= PAGE EXTRACT =
==========
From the Chillicothe Gazette, Sunday, July 2, 2000


Bainbridge Family Farm is Newest Host to Mysterious Rings

Sunday, July 2, 2000
By Rami Yoakum

Bainbridge - ET phone home?

Lovers of mysteries and UFO enthusiasts take heed: Paranormal activity is alive and well just east of Bainbridge on U.S. 50.

On the farm of Roscoe and Elizabeth Swartz three genuine crop circles have appeared. They were discovered in a wheat field Thursday by farmer Bob Mark - who was baling hay at the time.

Some possible - albeit maybe not plausible - reasons for their appearance include, but are not limited to: aliens, Druids, Native American mysticism, the recent summer solstice, or maybe they are simply the work of a resourceful and inventive prankster.

Whatever the case may be, the Swartz's have but a short time to enjoy their circles; that field is scheduled to be cut today.

"There's no sign of machinery, but they're so geometrically perfect," said Roscoe, an oral surgeon. "Maybe it has to do with summer solstice." Evidence to the contrary is scarce, "I don't know how anyone could've gotten in or out... nothing's knocked down and there are no tracks - it's a phenomenon we just can't explain," he added.

One of the circles is nearly 40 feet in diameter - but it is the other two that appear most interesting. They contain an inner circle of almost 30 feet in diameter, an outer "ring" of three feet in width that encompasses the center circle. Two "concentric circles," if you will.

The trio of circles are just a few feet apart and are in an area not far from Seip Mound - where ancient earthworks once stood - before losing their battle with the plow. "There's a lot of Indian lore about this area..." continued Roscoe.

The Swartz family has lived on the farm for 31 years and have never seen anything like it. "I think maybe we were invaded by the Druids," Roscoe further hypothesized.
==========
= RECORDS =
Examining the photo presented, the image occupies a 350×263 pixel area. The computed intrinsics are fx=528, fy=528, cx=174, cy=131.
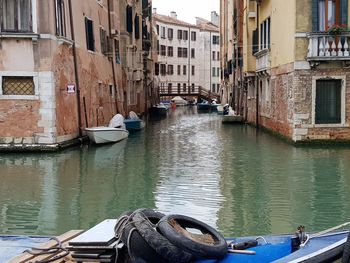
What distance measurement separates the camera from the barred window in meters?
14.1

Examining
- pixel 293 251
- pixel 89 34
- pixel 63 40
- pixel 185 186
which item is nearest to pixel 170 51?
pixel 89 34

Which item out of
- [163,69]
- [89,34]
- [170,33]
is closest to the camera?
[89,34]

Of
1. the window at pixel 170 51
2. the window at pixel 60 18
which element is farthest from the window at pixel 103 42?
the window at pixel 170 51

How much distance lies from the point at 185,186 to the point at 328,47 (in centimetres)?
718

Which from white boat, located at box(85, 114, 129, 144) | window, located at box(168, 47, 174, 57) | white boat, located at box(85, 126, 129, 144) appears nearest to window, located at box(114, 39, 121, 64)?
white boat, located at box(85, 114, 129, 144)

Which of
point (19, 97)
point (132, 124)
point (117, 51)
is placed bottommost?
point (132, 124)

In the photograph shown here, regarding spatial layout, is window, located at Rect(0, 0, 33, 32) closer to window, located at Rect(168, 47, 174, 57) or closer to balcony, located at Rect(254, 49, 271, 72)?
balcony, located at Rect(254, 49, 271, 72)

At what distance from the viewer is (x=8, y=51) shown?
14.0 meters

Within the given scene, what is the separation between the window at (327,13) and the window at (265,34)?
4465 mm

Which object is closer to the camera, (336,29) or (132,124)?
(336,29)

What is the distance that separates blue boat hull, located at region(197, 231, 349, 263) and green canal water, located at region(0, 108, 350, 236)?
2523 mm

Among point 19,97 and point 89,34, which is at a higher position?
point 89,34

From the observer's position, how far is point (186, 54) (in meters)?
60.8

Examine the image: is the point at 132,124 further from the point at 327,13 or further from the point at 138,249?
the point at 138,249
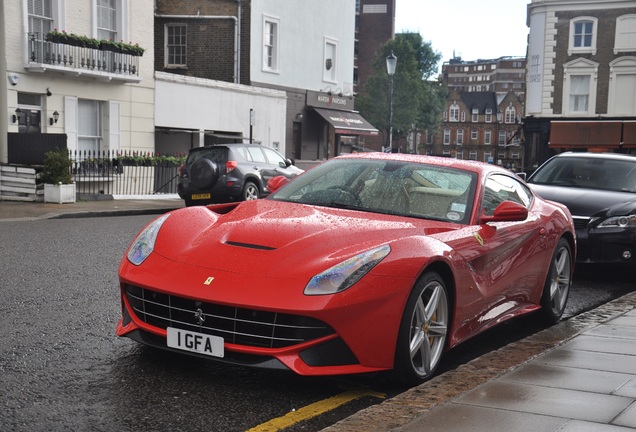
==========
= AIM OF THE TASK =
Resume the newspaper article about the crop circles on the Swartz farm, writing what comes next after its final sentence.

= ANSWER FOR THE TASK =
According to Elizabeth and Roscoe, the circles are a welcome break: "Usually the biggest thing they find around here are marijuana plants - and no one knows where they come from either!"

Roscoe said that when he first saw the circles he though "What is this?" then spent some time making crude measurements and taking a few pictures before calling The Gazette. "Every now and then there's some goofy article like this in there - I thought it'd be fun."

Dale Mark was there continuing work on the hay bailing process. "My wife said I'd been dreaming about UFO's," he said - before deciding it might be better not to go on.

Elizabeth, who is an artist, was much more careful with her words. Unlike her husband she seemed dubious of committing herself to the question of their origins. "Whether it's a hoax or not it's still well done," she said, commenting somewhat reluctantly "I better not mention UFOs."

With the hay scheduled to be baled today, and no explanation of their origins likely to come, for now Elizabeth and Roscoe can only ponder the question "Where did they come from?" while the Bainbridge crop circles are soon to be another one of "History's Mysteries."